Ghana to start joint fisheries observer programme with other countries

BY: Zadok Kwame Gyesi
The Chief Director of the Ministry of Fisheries and Aquaculture Development, Mr Eric Kwesi Armo-Himbson (left) signing the pact. Looking on is the Secretary General of FCWC, Mr Seraphin Dedi Nadje.
The Chief Director of the Ministry of Fisheries and Aquaculture Development, Mr Eric Kwesi Armo-Himbson (left) signing the pact. Looking on is the Secretary General of FCWC, Mr Seraphin Dedi Nadje.

Ghana has signed a pact with three other countries in the ECOWAS region to start a joint fisheries observer and monitoring programme in 2022.

The three countries are Togo, Benin, and Cote d'Ivoire. Cote d'Ivoire, however, did not sign the pact during the moment Ghana, Togo and Benin signed it.

The joint observer programme is aimed at ending Illegal, unreported, and unregulated (IUU) fishing practices in the ECOWAS regions bordering the seas, known as Fisheries Committee for the West Central Gulf of Guinea (FCWC).

The pact

The signing of the pact took place during the closing ceremony of the 13th Session of the Conference of Ministers of the Fisheries Committee for West Central Gulf of Guinea (FCWC) in Abidjan, Cote d’Ivoire, on Friday, December 17, 2021.

The FCWC was established in 2007 to promote and facilitate cooperation in fisheries management between the FCWC’s member countries—Ghana, Togo, Nigeria, Liberia, Benin, and Cote d'Ivoire.

The FCWC exist among other things to enhance governance capacity through sub-regional and regional cooperation, particularly in respect to developing and implementing appropriate management frameworks that ensure fisheries resources are harvested sustainably.

Speaking at the signing ceremony, the Secretary General of FCWC, Mr Seraphin Dedi Nadje, said a joint observer programme would help the FCWC region to effectively and efficiently fight IUU fishing.

He said IUU fishing continued to undermine the development of sustainable marine fisheries in West Africa, resulting in environmental damage, high economic losses, and increasing levels of maritime insecurity.

He observed that the FCWC region lose a lot of money through the activities of IUU fishing annually, a situation he expressed optimism, could be dealt with if all FCWC member states worked together.

He said the FCWC programmes focused on the coordination, development and implementation of national and regional fisheries plans that were coherent with the African Union’s integration agenda and in support of the objectives of the United Nation’s sustainable development goals.

Mr Sedi was of the view that FCWC region’s fisheries sector could be developed to accelerate growth and better prospects if all the member states cooperate on management practices and showed commitment and political will.

Partnerships

For his part, a Senior Fisheries Officer at the UN Food and Agriculture Organisation (FAO), Alhaji M. Jallow, said partnerships and collaborations were key to protecting the fisheries sector in the FCWC region.

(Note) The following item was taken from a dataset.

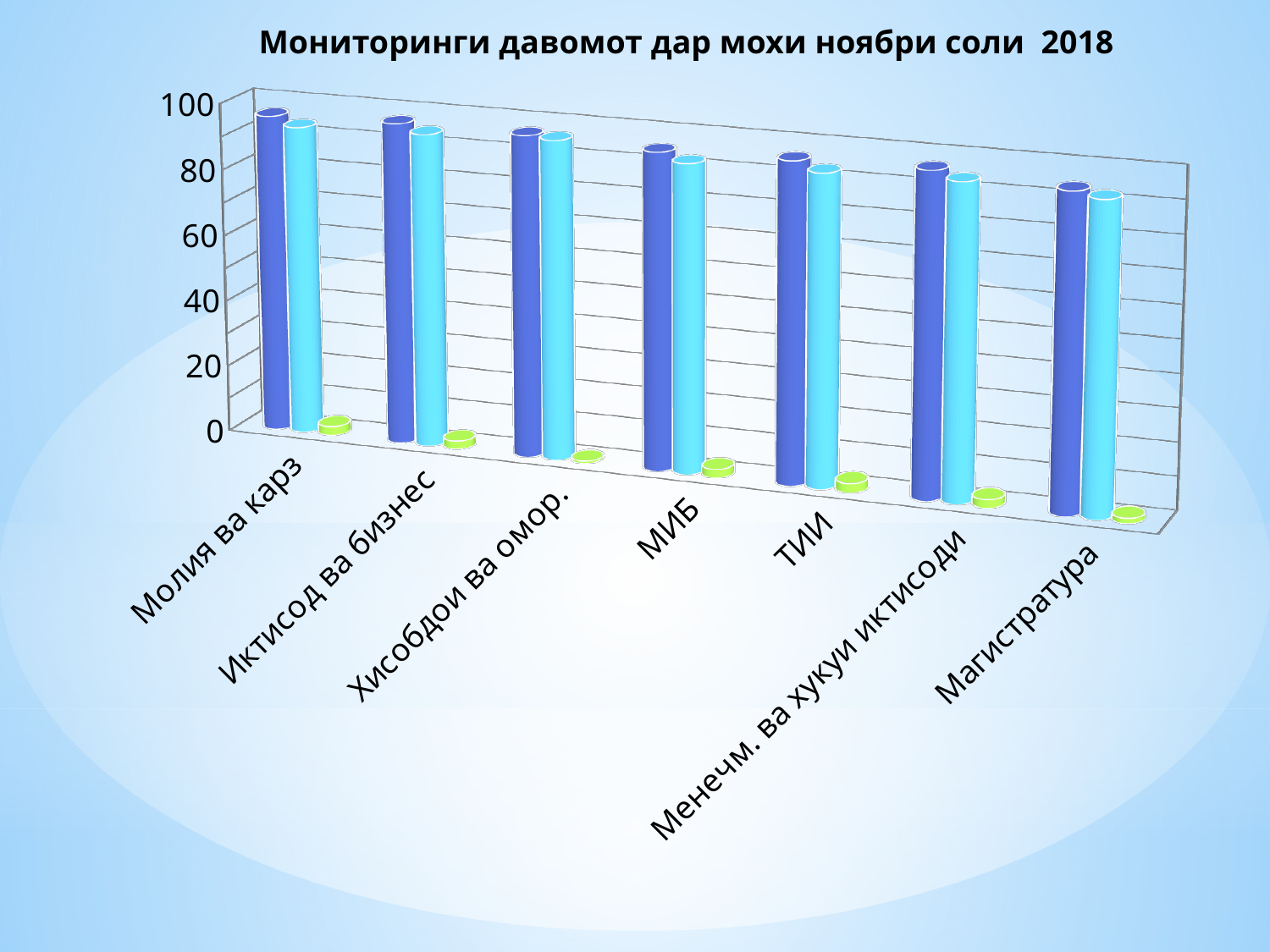
Is the dark blue bar for Молия ва карз greater or less than 80? greater How many categories are shown on the x axis of the chart? 7 Which is larger, the dark blue bar for Молия ва карз or the dark blue bar for Магистратура? Молия ва карз Is the green bar for МИБ greater or less than 20? less What is the title of the chart? Мониторинги давомот дар мохи ноябри соли 2018 Is the dark blue bar for Магистратура greater or less than 60? greater How many bars are plotted for each category in the chart? 3 What kind of chart is shown on the slide? bar chart Which category has the shortest light blue bar? Магистратура Which category has the shortest dark blue bar? Магистратура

For him, adopting regional approach in fighting IUU fishing was the way to go, noting that what one country did affected the other, hence the need for all countries bordering the Gulf of the Guinea to adopt Blue Growth strategies— which is a long term strategy to support sustainable growth in the marine and maritime sectors.

Speaking on behalf of Ghana’s Fisheries and Aquaculture Development Minister, Mavis Hawa Koomson at the event, the Chief Director of the Ministry, Mr Eric Kwesi Armo-Himbson, called for more efforts to fight IUU fishing, noting that when the joint observer programme was implemented, it would help to end or minimise IUU fishing in the region.

He also called on the FCWC countries to prioritise maritime security as they prepared to start the joint regional fishing observer programme.

Artisanal/aquaculture

He further encouraged the region to look critically at developing the artisanal and aquaculture sectors to boost their economies and ensuring the region’s food security.

For him, the artisanal and aquaculture fisheries provided a lot of job opportunities for the population of the FCWC countries, hence the need to pay more attention to those sectors.

Close season

Mr Armo-Himbson also encouraged other FCWC countries to observe close season together with Ghana, explaining that when only Ghana observed the close season with its neighbouring countries still continuing to fish, it would not help to address the situation of protecting shared stocks.

For him, the only way that the declining fish stocks in the FCWC countries, particularly the shared stocks, could be reversed was for all the member states to observe a harmonised closed season.